§ **TASK INSTRUCTIONS**
In the ZFS pool performance thread, what sequential write speed is given for a pool of four vdevs, each a two-disk mirror of 100 MB/s drives?

§ **SELECTED EXTRACT**
____
A (totally unofficial) Conversation about Relative ZPool Performance

vic · September 3, 2023, 3:56am

I do use ZFS. It’s the plain OpenZFS on top of Arch Linux and I only run an offline pool for data backup.

gogoFC · September 3, 2023, 4:48am

So if you wanted to HELP people understand ZFS speed you would replace your post completely with something true. The only good thing about it is the comments section. It makes people more confused especially if they are new to ZFS.

If people want to understand ZFS pool performance they will read FreeBSD Mastery ZFS by Michael W Lucas and Allan Jude, or something similar. In the book there’s a whole chapter on ZFS performance.

A two disk mirror vdev following your your “assumed” speed will have 200% sequential reads and 100% write speed. The read speed and performance of a ZFS mirror doubles.

When you have a HDD that can do 100 MBps and you put two of them in a mirrored vdev you get 200 MB/s reads because ZFS can read from each disk simultaneously and so the read speed doubles. Write speed is that of a single disk since ZFS has to write the same data to each disk.

Now if you have a pool with 4 vdevs consisting of 2 disk mirrors then your sequential read speed will be 800 MB/s and write speed will be 400 MB/s. The write speed quadruples because ZFS “stripes” the writes across each vdev. The zpool of 4 mirrored vdevs is essentially a stripe of 4 mirrored vdevs.

Now if you have 3 disk mirrors the read speed will be 300 MB/s of each disk and write speed that of a single disk which is 100 MB/s.

So following your “assumptions” where a stripe is at 100% performance, a all mirror zpool of 8 disks has a 400% write performance and 800% read performance.

Mirrors increase performance in ZFS.

NicKF · September 3, 2023, 2:08pm

Ti’s why this is a thread my dude, and tis why I mentioned infinite discalimers.

vic · September 3, 2023, 5:48pm

Practically for a HDDs pool, what are the benefits of a Mirror VDEV having more than two HDDs? I can’t see any.

IMO, it’s throwing away money for diminished gain on disk fault protection. 1/3 of effective storage capacity hurts even thinking about it. At the same time, increased read throughput and IOPS are not beneficial however you look at it.

Using your example a HDD of 100MByte per second read/write throughput. 300MByte per second read from a 3-disk Mirror VDEV is nothing by today’s standard for local access. For over the network access, Ethernet/WiFi is the bottleneck for most home environment.

A typical home (or perhaps most homes) has 1Gbit per second network which tops out ~110MByte per second transfer speed. Also, a typical home won’t have multiple 1Gbit per second read access going into your NAS at the same time either. Wider than 2 disk Mirror VDEV serves no meaningful purpose.

thro · September 3, 2023, 9:53pm

This is me. I use stripes of two drive mirrors and add two drives ar a time for expansion if required prior to my disks aging out.

Is it optimal?
____
§ **PROVIDED MATERIAL**
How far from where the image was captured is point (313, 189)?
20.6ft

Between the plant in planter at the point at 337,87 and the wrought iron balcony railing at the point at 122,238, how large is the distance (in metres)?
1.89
____
§ **RESULT OF THE TASK**
400 MB/s.